As their proposed merger moves closer to completion, international retail conglomerates Ahold and Delhaize may have to sell off as many as 83 stores that could present an overlap issue for the Federal Trade Commission (FTC), according to a published report citing an FTC list that has not yet been made public.
The list featured in the report contained stores operated under the Food Lion, Giant Food, Hannaford, Martin’s, and Stop & Shop banners in Maryland, Massachusetts, Pennsylvania, New York, Virginia and West Virginia, and included both unionized and non-unionized locations.

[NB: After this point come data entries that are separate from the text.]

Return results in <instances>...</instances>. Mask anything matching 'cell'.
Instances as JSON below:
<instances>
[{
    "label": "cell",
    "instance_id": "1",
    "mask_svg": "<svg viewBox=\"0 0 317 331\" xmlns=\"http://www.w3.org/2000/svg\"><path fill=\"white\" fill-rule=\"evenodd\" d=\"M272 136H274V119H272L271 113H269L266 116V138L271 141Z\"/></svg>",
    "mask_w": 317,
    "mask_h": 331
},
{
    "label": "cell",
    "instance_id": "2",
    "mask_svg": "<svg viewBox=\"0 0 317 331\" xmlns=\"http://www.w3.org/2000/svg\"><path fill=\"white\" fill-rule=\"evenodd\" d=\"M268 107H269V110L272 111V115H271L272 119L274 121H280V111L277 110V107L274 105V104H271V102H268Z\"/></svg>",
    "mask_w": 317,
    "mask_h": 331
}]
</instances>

“From the Belgian authorities, we expect we'll have a minor number of stores from both will have to be sold,” Ahold CEO Dick Boer told Reuters at the time of the company’s March 14 shareholders meeting, where the proposed merger was overwhelmingly approved, as was the case with Delhaize’s meeting, held the same day. "On the U.S. side, we’re still waiting in a way for their views." Boer added that he didn't believe that concessions would significantly change the shape of the merger.
When contacted by PG, Salisbury, N.C.-based Delhaize America, which operates the Food Lion and Hannford banners in the United States, responded, in part: "The merger is currently under review by relevant regulatory and competition authorities. Delhaize does not comment on pending regulatory matters or on market speculation. The merger remains on track for completion in mid-2016."